Ingewortelde verlegenheid kan ons „vereenzamen” en als een kluizenaar doen leven. Spreuken 18:1 waarschuwt: „Wie zich afzondert, zal zijn eigen zelfzuchtige verlangen zoeken; tegen alle praktische wijsheid zal hij losbarsten.” Willen wij ons in het leven door gezond oordeel laten leiden, dan moeten wij door middel van omgang en het voeren van gesprekken met de werkelijkheid in contact blijven. Ons verstand en ons hart hebben de stimulerende en verkwikkende uitwerking die door zulk een omgang geschonken kan worden, beslist nodig (Rom. 14:7). Anders zouden ons verstand en hart vergeleken kunnen worden met een kamer met gesloten ramen en dichtgetrokken gordijnen en benauwd en muf kunnen worden. Door te lezen, kan men inderdaad enkele gedachten van buitenaf in zich opnemen, maar lezen kan niet volledig de omgang met levende personen vervangen.
Laat liefde je ertoe brengen er vandaag nog mee te beginnen van je verlegenheid af te komen.

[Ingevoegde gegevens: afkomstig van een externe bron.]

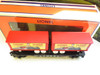 LIONEL TRAINS- 29460 ARCHIVE COLLECTION FLAT W/TRAILERS- 027- LN- B11|297130928376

En dan zul je zien dat je leven van dag tot dag rijker, interessanter en lonender wordt — voor jezelf en voor degenen voor wie je belangstelling toont.
„Luistert, o zonen, naar het strenge onderricht van een vader en schenkt aandacht, ten einde verstand te kennen. Want goed onderricht zal ik u stellig geven. Mijn wet, verlaat haar niet. Want ik bleek een ware zoon voor mijn vader te zijn, teder en de enige voor het aangezicht van mijn moeder. En hij placht mij te onderrichten en tot mij te zeggen: ’Moge uw hart mijn woorden stevig vasthouden. Onderhoud mijn geboden en blijf leven. Verwerf wijsheid, verwerf verstand.’” — Spr. 4:1-5.